> _Reading text_
It is only this week, with time off that I think I have come to see why the kindness of others has been such a challenge to accept.
I suspect that it comes from that fact that in our world we try to ensure that we have control of our lives. We want to be, and are expected to be, self sufficient. If we come to rely on others or need help from those in our communities there is an ingrained and social sense that we as individuals have failed. As such, in the modern world, receiving from one another has become a transaction or seen as a judgment rather than as the gifts they are meant to be. Often we presume that if someone does something for us “there are strings attached” or there is an “expectation of repayment”. Because of these perspectives it has become harder and harder to receive kindness when it is most needed. Sadly, in this way kindness, and help – the type we all need from time to time - have become obstacles that many of us are nervous of receiving.
Yet, out on the 27,000km long Trans Canada Trail, the simple fact is you can’t do it alone. As such, the trail – like so much in life - requires us to make the choice between struggling on our own or learning to accept kindness of others. It means being open, handing over control, and being vulnerable – all things which our society seems to reiterate are weaknesses. For so long now, neither of us could see that for the many people helping us out, encouraging us, and providing kindnesses along the route has been how they are involved and the means through which they have wanted to become an essential part of this expedition. The fact is that owing to their support we have never truly been alone out here because we have only gotten so far because so many of you have helped us and are therefore with us.
For everything we thank you.

> _Tasks_
[1] Summarize the reflection on accepting kindness along the Trans Canada Trail in two sentences.
[2] Write the next part of the reflection on accepting kindness along the Trans Canada Trail, continuing after its final line.

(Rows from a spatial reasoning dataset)
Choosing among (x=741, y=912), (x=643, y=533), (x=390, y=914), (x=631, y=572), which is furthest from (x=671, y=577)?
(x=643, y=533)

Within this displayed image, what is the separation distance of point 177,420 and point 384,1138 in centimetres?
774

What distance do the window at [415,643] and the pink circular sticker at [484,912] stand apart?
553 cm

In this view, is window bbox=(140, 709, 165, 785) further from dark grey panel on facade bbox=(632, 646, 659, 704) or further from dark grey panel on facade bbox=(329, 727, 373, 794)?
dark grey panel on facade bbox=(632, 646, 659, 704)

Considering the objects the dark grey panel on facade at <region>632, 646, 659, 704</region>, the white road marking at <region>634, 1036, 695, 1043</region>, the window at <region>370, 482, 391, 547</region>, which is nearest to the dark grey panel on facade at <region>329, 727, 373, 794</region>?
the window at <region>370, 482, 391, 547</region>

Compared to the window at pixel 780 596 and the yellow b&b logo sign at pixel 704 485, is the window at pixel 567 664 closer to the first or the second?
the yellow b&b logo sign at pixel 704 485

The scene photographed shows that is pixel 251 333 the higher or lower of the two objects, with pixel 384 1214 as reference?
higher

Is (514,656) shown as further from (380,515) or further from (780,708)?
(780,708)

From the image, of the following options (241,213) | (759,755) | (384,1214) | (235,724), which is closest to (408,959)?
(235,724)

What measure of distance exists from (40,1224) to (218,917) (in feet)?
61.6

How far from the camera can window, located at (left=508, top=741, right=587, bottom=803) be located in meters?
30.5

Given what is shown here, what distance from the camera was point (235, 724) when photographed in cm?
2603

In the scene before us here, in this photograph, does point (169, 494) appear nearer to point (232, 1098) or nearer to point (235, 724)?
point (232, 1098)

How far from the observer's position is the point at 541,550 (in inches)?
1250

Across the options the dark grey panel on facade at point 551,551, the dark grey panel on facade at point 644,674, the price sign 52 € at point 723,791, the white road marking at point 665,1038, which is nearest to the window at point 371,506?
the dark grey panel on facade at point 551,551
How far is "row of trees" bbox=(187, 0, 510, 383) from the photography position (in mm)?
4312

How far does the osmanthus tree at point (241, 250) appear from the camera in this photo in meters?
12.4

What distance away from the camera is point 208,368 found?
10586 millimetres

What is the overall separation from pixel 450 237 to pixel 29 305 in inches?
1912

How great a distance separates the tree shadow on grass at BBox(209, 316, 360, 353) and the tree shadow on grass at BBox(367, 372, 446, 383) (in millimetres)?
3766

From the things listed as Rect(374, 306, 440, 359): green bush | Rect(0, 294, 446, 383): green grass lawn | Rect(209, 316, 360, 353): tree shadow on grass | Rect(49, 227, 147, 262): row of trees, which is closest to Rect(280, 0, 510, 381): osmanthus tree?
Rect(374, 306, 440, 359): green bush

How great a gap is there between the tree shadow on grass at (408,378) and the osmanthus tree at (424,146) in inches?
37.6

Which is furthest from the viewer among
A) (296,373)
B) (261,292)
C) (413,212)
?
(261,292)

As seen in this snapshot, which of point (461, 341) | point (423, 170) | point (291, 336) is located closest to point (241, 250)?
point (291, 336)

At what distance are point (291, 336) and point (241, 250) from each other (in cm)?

> _Answers to the tasks_
[1] A society that expects self-sufficiency makes accepting help feel like failure or a transaction with strings attached, so kindness becomes hard to receive when it is most needed. On the 27,000km Trans Canada Trail no one can go it alone, and the writer now sees that the many people who helped were taking part in the expedition, so the travelers were never truly alone.

[2]
As one wise gentleman in Saskatoon recently commented to us "I think this world started to go off track when people stopped lending each other a bowl of sugar. Because when they stopped doing that they also stopped talking to their neighbours, and then they stopped helping one another. Now everyone feels like they are alone and struggling in this world by themselves, but don’t see that none of us are alone and that things don’t have to be so tough. We only feel that way because we have all stopped talking to one another and because of this we don’t know one another anymore. The world would be better if we all started talking face to face with our neighbours, no matter who they are, again.”
And with this insightful observation he is absolutely right – each of us must find a way to be able to both give and receive from one another again, we must find a way to listen to each other again, and we must find the common ground to be able to talk with one another again. While this all might sound like a huge challenge the fact is that all of it is certainly possible to do - because despite our apparent differences, varied backgrounds, orientations, and interests - we are all in this together.
Thank you to everyone who throughout the past three years of reminding us of this wonderful fact.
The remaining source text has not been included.